» Datos proporcionados:
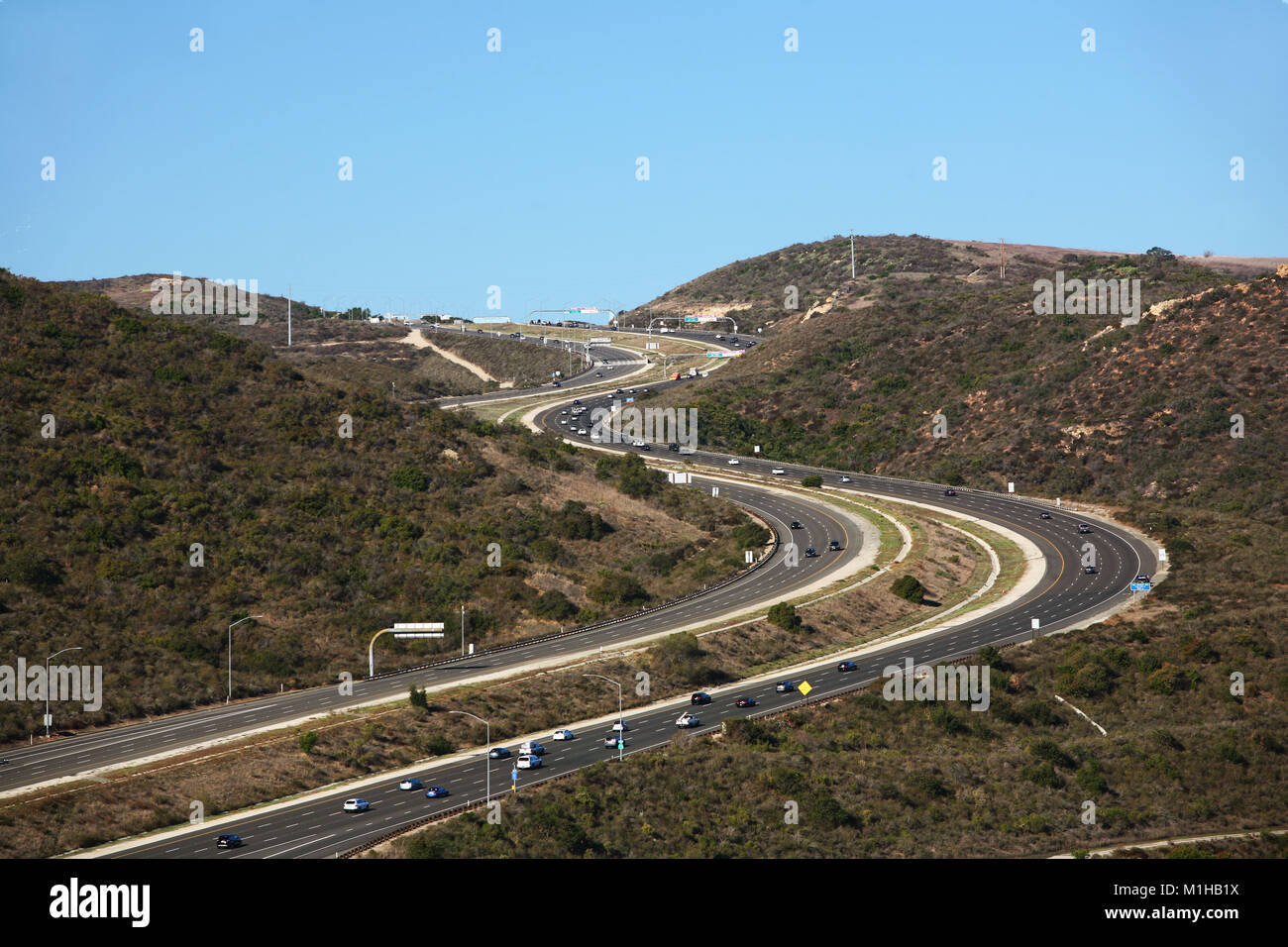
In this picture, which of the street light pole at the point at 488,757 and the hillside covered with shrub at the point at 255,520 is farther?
the hillside covered with shrub at the point at 255,520

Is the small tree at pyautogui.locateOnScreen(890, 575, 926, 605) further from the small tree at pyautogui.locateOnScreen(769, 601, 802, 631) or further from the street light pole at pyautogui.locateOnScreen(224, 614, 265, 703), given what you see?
the street light pole at pyautogui.locateOnScreen(224, 614, 265, 703)

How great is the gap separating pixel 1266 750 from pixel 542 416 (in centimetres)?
11769

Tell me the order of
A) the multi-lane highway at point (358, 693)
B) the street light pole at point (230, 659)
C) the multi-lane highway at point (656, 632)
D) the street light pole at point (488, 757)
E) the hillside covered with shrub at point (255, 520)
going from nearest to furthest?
the multi-lane highway at point (656, 632) → the street light pole at point (488, 757) → the multi-lane highway at point (358, 693) → the street light pole at point (230, 659) → the hillside covered with shrub at point (255, 520)

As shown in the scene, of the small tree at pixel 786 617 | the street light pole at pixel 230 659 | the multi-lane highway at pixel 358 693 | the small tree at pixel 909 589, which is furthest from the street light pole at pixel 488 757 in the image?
the small tree at pixel 909 589

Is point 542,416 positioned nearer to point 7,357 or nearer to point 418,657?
point 7,357

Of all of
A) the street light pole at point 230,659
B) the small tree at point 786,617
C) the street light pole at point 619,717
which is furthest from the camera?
the small tree at point 786,617

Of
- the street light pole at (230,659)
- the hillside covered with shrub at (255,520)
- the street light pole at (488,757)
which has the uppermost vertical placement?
the hillside covered with shrub at (255,520)

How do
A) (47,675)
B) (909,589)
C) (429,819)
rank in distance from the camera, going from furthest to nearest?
(909,589) → (47,675) → (429,819)

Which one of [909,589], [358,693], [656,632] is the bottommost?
[358,693]

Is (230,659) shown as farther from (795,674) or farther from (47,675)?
(795,674)

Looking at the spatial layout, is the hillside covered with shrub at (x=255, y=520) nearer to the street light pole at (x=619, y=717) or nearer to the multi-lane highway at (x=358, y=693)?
the multi-lane highway at (x=358, y=693)

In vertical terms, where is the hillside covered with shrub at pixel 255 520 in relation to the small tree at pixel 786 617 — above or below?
above

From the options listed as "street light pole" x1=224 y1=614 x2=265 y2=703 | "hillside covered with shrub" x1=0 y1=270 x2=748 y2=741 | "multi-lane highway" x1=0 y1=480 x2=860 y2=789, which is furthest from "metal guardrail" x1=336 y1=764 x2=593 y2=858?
"street light pole" x1=224 y1=614 x2=265 y2=703

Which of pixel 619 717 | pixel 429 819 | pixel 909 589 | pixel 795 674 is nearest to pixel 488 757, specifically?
pixel 429 819
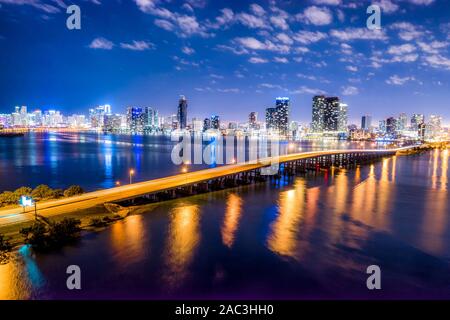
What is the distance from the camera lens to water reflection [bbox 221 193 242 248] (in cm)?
2683

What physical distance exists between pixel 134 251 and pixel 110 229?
4286 millimetres

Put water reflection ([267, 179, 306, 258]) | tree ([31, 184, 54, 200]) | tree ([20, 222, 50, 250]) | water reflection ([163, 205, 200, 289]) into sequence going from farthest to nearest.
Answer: tree ([31, 184, 54, 200]) < water reflection ([267, 179, 306, 258]) < tree ([20, 222, 50, 250]) < water reflection ([163, 205, 200, 289])

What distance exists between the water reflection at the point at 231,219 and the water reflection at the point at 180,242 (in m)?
2.44

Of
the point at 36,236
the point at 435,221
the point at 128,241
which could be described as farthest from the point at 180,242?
the point at 435,221

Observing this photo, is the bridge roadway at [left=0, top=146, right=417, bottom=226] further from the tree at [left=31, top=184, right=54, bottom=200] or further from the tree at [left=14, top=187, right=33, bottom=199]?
the tree at [left=14, top=187, right=33, bottom=199]

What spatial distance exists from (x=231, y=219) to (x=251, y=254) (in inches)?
340

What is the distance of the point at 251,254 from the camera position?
77.3ft

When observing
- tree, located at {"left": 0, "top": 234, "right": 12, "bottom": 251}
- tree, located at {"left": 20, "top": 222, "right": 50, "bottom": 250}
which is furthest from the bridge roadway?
tree, located at {"left": 20, "top": 222, "right": 50, "bottom": 250}

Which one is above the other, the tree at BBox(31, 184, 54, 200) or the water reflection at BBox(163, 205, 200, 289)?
the tree at BBox(31, 184, 54, 200)

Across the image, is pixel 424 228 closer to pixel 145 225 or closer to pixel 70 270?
pixel 145 225

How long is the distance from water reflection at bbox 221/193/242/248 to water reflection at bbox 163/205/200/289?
2.44 meters

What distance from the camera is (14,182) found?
2048 inches

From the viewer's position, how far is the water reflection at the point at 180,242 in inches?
799
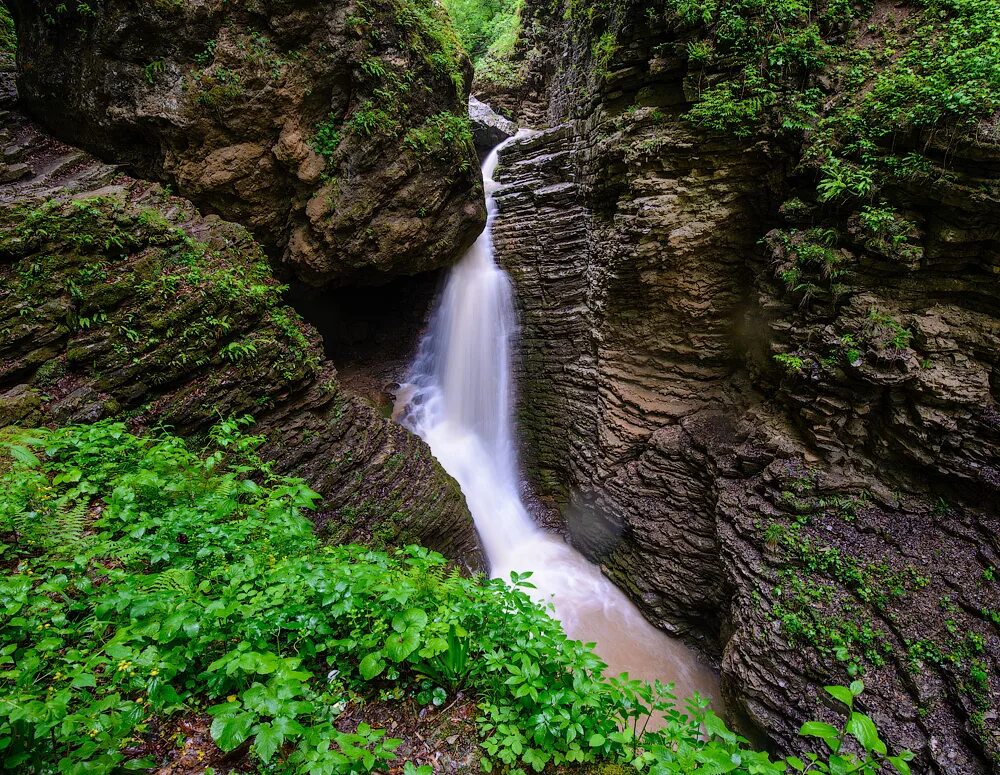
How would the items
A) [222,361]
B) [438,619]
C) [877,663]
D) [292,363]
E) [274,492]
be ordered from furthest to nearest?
[292,363] < [222,361] < [877,663] < [274,492] < [438,619]

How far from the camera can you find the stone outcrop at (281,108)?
5375 mm

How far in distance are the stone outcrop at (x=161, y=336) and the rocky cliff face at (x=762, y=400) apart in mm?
4335

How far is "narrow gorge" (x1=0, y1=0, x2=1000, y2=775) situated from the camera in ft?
6.84

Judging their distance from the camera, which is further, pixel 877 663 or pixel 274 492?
pixel 877 663

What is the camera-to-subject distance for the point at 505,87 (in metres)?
13.7

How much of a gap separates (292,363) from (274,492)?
3.22 meters

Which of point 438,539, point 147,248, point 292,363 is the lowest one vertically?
point 438,539

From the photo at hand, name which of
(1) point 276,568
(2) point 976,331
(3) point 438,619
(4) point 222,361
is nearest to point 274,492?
(1) point 276,568

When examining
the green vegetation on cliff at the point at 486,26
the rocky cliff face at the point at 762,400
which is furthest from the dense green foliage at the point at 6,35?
the green vegetation on cliff at the point at 486,26

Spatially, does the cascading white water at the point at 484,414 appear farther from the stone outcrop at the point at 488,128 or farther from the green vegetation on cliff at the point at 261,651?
the green vegetation on cliff at the point at 261,651

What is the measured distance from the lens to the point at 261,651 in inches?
79.8

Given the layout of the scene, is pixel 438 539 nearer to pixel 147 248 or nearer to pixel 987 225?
pixel 147 248

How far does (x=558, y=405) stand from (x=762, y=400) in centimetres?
396

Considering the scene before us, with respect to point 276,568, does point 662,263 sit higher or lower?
higher
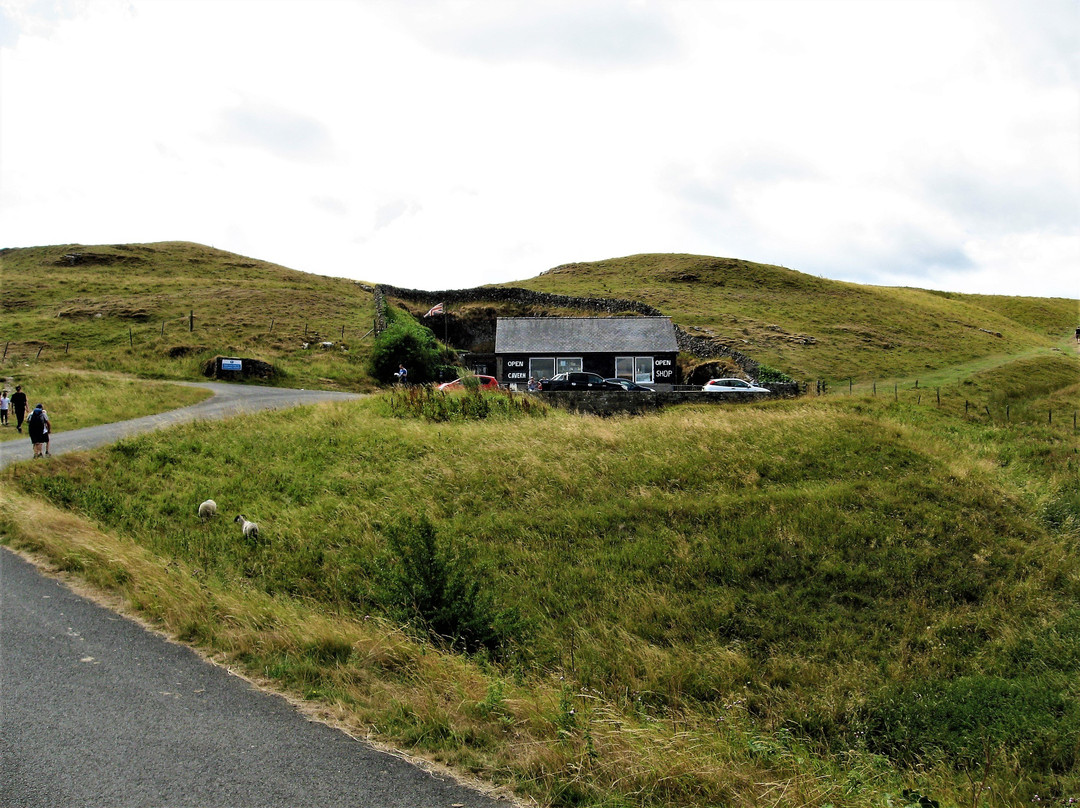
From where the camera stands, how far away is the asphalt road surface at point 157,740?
18.5ft

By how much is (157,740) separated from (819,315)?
7343cm

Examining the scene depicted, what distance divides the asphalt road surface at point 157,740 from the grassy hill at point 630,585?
1.40 ft

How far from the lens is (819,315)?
7119 centimetres

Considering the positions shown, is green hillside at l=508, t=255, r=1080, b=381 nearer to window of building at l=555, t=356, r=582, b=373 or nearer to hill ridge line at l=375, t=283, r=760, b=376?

» Objetivo: Filtra el material de arriba y copia completa cada línea en la que aparezca la palabra "small".

» La solución:
Is the small tree at pyautogui.locateOnScreen(890, 575, 926, 605) further from the small tree at pyautogui.locateOnScreen(769, 601, 802, 631) or further from the street light pole at pyautogui.locateOnScreen(224, 614, 265, 703), given what you see?
As shown in the scene, of the small tree at pixel 786 617 | the street light pole at pixel 230 659 | the multi-lane highway at pixel 358 693 | the small tree at pixel 909 589, which is furthest from the street light pole at pixel 488 757 in the image?
the small tree at pixel 909 589
B) the small tree at point 786,617
the small tree at point 786,617
In vertical terms, where is the hillside covered with shrub at pixel 255 520 in relation to the small tree at pixel 786 617 — above or below?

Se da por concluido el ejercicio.